A last-minute entry for the Goodwood Festival of Speed was arranged – so late that it didn’t make the programme – but a return to Shelsley in July was disappointingly postponed. Keen to drive the Bergmeister up an authentic venue with relevant history, Zweimüller and I discuss a return to Semmering near Vienna, but a recce reveals that little of the course survives. Finally, we settle on a breathtaking mountain road in the picturesque Almtal Valley, a favourite test route of Austro-Daimler and Steyr in the 1920s.
Zweimüller is the ideal guide to the area and, en route, he relates Porsche’s links to the region, the illustrious industrial history including Steyr, the grim underground WW2 tank factories, and the key foundries that drew manufacturing to Upper Austria. We even sample Porsche’s favourite meal, Rindsgulasch, in the very hotel that he visited during war design work.
On arrival in Kasberg, low clouds punctured by mountain peaks hover in the valley. The twisty, dead-end pass to the ski slopes under Bergstraße Farrenau is the perfect location, the narrow road climbing dramatically to 1200m through dark, moody pine woods with open straights linked via endless tight hairpins. In the rain and mist, we push the Austr-Daimler under the shelter of the trees, its sleek two-tone white and blue profile evoking a menacing shark on wheels.

- [To be done]
A - In the Bergmeister excerpt, what height does the narrow road to the ski slopes climb to?
B - Echo the Bergmeister excerpt from "A last-minute entry" up to and including "war design work.".
The material after this point has no connection to the Bergmeister excerpt.

- [Dataset entries]
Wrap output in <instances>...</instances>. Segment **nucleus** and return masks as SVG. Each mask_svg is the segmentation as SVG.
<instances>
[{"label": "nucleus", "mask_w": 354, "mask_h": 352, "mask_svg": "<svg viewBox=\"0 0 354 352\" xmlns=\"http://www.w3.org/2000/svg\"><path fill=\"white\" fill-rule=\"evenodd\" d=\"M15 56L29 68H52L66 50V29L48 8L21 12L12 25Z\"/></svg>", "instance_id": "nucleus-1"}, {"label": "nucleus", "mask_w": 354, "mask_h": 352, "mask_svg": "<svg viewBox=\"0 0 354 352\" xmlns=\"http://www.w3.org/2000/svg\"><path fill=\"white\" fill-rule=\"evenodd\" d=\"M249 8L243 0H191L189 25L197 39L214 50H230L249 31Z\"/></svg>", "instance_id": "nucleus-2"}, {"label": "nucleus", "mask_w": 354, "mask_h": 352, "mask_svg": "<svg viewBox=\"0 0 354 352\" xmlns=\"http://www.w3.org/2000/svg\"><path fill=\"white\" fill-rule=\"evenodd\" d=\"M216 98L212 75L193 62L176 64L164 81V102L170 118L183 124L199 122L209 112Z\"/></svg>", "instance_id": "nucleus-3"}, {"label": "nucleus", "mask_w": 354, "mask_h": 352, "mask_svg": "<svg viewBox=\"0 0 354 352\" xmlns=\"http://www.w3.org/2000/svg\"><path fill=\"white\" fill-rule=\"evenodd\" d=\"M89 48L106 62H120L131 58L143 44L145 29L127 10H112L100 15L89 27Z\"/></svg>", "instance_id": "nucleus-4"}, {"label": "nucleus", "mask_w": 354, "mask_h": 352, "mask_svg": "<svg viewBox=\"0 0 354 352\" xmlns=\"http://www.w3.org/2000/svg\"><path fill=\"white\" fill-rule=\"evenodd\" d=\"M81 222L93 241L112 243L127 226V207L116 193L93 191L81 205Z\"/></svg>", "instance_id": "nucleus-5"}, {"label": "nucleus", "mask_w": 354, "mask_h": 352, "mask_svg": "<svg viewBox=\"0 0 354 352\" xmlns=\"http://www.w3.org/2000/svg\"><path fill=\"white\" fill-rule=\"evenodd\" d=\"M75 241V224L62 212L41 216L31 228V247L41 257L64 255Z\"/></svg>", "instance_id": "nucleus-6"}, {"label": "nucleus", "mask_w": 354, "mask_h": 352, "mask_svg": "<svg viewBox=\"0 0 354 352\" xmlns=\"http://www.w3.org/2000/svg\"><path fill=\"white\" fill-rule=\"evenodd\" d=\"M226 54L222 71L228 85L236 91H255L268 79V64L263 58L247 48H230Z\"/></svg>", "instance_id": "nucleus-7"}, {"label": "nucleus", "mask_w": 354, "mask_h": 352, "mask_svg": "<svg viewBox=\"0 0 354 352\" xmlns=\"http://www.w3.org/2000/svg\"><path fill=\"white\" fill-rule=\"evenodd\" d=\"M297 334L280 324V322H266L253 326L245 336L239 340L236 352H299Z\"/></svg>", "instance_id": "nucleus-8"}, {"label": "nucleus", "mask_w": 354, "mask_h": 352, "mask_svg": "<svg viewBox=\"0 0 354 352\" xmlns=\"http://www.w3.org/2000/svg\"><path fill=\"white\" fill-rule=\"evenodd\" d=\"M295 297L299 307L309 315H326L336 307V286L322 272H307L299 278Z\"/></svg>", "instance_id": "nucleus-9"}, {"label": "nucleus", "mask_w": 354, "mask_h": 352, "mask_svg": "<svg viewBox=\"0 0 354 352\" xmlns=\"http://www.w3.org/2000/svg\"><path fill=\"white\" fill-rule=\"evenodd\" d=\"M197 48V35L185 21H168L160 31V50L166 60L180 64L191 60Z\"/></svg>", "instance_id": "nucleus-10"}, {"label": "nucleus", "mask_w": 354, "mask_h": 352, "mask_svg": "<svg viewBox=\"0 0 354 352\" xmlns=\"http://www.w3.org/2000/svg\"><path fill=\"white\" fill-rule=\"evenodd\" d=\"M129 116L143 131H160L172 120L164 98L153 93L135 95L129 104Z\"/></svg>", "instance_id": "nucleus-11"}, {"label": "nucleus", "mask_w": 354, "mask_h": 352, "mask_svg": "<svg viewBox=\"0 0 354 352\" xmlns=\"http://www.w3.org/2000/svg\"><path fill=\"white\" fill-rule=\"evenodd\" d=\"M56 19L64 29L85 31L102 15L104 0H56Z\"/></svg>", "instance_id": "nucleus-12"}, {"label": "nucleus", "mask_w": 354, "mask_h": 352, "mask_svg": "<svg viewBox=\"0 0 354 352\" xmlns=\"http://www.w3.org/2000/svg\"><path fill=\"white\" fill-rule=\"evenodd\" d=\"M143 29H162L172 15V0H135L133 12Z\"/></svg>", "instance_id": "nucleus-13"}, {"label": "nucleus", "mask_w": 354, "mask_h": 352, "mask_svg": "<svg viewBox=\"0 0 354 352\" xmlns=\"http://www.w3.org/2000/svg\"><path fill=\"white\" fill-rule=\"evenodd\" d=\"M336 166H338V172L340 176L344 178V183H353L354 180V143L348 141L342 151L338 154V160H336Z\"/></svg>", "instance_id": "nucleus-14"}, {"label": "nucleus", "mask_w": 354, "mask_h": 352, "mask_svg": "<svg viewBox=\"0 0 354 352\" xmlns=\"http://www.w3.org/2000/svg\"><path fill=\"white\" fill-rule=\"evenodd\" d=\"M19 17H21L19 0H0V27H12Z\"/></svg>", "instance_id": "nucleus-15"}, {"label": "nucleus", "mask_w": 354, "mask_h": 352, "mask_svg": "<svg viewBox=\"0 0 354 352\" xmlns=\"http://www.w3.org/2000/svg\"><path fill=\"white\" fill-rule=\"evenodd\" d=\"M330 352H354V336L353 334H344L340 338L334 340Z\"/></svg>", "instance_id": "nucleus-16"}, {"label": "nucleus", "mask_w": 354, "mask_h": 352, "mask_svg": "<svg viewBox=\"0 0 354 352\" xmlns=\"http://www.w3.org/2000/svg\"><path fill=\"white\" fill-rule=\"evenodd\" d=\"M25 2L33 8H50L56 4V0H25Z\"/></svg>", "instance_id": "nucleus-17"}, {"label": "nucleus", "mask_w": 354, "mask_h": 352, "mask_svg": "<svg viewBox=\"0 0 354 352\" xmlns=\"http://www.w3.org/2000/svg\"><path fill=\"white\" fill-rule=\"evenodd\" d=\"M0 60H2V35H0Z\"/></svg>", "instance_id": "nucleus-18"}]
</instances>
==
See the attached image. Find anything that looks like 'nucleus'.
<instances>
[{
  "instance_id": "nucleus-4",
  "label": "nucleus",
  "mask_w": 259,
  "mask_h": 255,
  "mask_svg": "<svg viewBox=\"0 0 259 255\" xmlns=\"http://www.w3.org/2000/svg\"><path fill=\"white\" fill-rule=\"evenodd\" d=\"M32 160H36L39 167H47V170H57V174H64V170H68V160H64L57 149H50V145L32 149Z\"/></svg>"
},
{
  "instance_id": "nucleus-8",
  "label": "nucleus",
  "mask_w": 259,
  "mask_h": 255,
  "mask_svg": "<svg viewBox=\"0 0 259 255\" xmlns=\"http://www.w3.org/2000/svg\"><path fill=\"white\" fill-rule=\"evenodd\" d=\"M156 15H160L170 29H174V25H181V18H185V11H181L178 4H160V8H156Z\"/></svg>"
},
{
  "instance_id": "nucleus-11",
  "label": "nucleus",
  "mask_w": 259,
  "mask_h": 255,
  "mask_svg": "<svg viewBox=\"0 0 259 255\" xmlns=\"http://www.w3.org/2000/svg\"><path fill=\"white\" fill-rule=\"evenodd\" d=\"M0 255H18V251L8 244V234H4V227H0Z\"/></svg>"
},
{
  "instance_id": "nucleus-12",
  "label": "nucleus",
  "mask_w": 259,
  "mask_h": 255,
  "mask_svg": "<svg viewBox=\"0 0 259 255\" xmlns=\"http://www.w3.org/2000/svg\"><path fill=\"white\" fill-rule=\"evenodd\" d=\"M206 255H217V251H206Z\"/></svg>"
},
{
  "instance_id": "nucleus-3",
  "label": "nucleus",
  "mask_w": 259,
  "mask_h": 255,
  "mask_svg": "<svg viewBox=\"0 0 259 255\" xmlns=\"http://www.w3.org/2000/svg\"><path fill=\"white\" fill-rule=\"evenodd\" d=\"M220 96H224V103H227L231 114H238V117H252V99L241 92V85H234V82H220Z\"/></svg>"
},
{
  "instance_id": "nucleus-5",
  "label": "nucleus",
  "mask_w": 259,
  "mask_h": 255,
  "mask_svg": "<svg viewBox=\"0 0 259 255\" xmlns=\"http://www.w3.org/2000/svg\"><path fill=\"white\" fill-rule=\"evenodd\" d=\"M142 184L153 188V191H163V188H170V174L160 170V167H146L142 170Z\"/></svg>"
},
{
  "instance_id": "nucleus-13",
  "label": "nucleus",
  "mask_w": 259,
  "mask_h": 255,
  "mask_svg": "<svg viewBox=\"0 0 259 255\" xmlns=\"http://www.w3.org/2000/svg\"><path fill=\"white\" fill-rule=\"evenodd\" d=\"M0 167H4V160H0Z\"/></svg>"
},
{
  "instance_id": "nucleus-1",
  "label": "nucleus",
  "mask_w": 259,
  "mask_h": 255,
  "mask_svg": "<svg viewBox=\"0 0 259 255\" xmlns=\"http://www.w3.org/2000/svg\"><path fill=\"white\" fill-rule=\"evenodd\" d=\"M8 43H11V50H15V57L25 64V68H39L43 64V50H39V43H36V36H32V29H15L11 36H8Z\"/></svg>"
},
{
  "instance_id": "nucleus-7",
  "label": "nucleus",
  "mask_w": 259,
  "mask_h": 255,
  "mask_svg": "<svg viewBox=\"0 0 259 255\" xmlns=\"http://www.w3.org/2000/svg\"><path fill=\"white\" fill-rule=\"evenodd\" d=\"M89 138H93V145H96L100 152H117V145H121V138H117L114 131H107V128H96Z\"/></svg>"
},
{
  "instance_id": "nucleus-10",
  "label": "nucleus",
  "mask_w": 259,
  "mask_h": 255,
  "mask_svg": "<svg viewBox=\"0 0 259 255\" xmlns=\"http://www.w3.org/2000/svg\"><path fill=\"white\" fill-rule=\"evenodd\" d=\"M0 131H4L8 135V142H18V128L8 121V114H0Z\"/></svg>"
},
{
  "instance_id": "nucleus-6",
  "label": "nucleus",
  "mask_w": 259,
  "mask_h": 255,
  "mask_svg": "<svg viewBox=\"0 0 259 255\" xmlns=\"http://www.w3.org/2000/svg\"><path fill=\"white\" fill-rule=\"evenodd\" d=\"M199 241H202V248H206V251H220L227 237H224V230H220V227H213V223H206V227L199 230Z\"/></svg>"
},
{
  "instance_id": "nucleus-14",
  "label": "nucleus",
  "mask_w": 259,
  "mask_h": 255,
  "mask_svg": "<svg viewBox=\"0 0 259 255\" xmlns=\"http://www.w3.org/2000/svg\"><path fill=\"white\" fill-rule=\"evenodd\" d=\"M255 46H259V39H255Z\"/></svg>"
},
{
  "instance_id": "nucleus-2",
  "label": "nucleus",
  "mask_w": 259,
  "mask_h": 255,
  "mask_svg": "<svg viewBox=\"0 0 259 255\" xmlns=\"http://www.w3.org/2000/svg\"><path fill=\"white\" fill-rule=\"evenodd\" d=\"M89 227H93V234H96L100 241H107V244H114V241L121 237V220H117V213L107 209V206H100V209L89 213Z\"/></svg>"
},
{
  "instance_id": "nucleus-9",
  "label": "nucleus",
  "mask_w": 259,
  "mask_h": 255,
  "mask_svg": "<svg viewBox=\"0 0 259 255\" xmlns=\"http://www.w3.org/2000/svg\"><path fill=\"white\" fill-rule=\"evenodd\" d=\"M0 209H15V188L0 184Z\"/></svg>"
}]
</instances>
---
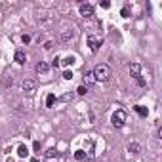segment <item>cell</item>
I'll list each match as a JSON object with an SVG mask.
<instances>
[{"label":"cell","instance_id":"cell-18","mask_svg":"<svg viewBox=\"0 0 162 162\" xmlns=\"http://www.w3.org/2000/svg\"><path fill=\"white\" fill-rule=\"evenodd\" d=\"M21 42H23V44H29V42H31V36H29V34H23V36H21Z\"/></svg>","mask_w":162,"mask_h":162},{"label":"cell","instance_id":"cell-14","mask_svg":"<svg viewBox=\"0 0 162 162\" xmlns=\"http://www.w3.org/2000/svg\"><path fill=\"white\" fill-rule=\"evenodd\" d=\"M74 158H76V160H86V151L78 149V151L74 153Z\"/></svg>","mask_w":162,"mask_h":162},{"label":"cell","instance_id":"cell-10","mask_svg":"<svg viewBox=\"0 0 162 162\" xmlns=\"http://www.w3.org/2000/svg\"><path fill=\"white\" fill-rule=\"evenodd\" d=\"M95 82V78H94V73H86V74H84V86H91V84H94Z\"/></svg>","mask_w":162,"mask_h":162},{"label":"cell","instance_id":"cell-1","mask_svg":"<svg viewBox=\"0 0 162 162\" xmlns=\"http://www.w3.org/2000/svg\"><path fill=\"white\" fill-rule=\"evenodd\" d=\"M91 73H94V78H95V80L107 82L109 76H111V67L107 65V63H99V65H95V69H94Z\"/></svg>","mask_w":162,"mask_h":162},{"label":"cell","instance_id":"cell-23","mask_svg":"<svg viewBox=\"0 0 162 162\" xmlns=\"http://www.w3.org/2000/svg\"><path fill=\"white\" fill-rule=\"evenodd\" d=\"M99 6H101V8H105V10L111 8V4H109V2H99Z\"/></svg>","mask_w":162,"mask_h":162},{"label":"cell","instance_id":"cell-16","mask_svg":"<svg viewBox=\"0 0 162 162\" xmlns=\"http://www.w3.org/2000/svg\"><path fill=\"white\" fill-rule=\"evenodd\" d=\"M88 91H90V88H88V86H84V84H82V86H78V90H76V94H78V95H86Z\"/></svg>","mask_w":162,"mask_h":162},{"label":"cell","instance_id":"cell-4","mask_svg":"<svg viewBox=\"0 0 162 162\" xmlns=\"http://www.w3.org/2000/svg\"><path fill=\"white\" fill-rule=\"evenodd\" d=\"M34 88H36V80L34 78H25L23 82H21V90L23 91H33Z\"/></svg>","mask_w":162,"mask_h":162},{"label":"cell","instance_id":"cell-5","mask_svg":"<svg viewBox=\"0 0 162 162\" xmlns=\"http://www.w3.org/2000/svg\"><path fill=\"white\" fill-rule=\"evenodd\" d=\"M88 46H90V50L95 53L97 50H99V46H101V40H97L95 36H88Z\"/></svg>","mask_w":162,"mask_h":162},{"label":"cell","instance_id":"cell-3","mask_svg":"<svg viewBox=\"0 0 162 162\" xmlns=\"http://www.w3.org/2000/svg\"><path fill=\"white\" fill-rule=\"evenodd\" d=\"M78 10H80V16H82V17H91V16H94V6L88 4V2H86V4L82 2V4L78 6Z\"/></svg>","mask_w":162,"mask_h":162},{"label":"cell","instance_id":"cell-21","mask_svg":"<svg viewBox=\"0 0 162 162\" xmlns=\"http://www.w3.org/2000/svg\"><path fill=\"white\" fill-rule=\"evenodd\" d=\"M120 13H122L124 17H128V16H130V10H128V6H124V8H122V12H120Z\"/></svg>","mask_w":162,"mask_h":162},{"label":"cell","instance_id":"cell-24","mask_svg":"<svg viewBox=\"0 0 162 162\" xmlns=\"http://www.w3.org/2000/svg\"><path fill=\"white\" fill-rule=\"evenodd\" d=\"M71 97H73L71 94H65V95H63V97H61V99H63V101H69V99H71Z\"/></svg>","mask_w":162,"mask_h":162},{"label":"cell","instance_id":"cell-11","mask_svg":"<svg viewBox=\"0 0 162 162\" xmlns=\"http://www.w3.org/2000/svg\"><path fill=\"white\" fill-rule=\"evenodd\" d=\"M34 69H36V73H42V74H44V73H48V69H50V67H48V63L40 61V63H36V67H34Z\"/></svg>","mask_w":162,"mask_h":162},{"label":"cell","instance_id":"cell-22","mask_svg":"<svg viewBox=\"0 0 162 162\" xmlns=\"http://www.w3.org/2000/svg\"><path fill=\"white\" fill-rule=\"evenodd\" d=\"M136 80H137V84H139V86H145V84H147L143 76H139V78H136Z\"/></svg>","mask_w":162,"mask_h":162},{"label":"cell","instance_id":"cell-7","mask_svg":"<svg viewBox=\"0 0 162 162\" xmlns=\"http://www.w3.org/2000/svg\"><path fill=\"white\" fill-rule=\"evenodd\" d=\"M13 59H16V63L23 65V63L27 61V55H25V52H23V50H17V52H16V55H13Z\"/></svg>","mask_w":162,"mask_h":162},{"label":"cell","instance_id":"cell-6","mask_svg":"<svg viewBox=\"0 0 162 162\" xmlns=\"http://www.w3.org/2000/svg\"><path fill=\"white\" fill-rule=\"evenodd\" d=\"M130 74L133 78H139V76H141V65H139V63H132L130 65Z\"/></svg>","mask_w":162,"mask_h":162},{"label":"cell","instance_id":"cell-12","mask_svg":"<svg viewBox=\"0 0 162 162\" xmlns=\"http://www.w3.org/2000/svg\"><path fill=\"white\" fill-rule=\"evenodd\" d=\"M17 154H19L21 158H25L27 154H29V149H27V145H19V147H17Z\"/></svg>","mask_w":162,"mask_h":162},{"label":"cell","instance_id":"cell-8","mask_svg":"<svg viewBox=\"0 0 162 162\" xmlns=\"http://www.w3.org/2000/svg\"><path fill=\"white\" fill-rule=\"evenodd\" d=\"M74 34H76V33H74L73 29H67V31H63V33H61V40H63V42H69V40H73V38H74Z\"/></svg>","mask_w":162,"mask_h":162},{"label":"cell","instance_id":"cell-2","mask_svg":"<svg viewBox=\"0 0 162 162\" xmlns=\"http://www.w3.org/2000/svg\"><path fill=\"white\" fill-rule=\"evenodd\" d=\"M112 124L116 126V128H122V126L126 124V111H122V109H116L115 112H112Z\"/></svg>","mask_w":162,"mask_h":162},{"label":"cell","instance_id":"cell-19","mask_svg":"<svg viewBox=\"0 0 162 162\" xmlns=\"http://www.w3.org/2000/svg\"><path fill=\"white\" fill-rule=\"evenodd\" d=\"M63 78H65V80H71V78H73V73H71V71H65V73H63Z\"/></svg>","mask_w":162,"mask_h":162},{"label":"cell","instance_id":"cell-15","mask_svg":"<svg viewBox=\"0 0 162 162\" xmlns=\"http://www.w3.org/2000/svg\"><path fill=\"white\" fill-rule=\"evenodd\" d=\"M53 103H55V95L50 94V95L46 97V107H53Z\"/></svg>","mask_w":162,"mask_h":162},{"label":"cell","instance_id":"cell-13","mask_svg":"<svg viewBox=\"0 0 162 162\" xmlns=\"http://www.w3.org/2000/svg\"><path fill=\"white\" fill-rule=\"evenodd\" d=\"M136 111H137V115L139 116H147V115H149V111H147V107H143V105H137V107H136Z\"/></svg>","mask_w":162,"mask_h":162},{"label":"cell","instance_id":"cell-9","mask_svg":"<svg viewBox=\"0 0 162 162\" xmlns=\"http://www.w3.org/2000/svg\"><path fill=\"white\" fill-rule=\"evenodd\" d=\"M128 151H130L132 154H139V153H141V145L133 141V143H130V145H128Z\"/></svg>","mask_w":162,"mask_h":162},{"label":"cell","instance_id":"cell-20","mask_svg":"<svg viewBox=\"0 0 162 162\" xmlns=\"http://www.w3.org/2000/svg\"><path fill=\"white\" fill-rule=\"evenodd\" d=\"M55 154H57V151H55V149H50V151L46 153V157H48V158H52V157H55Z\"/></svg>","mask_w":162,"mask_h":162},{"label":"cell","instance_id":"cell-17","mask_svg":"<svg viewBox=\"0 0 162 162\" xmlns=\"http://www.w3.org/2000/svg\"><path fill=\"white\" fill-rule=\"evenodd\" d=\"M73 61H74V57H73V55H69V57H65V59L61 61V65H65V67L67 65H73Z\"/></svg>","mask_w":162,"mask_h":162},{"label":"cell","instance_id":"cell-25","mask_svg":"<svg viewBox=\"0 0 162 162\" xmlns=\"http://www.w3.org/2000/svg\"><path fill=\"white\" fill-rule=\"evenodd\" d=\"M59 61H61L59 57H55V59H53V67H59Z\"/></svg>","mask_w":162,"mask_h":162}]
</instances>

- [Solutions to the problems]
A - 1200m

B -
A last-minute entry for the Goodwood Festival of Speed was arranged – so late that it didn’t make the programme – but a return to Shelsley in July was disappointingly postponed. Keen to drive the Bergmeister up an authentic venue with relevant history, Zweimüller and I discuss a return to Semmering near Vienna, but a recce reveals that little of the course survives. Finally, we settle on a breathtaking mountain road in the picturesque Almtal Valley, a favourite test route of Austro-Daimler and Steyr in the 1920s.
Zweimüller is the ideal guide to the area and, en route, he relates Porsche’s links to the region, the illustrious industrial history including Steyr, the grim underground WW2 tank factories, and the key foundries that drew manufacturing to Upper Austria. We even sample Porsche’s favourite meal, Rindsgulasch, in the very hotel that he visited during war design work.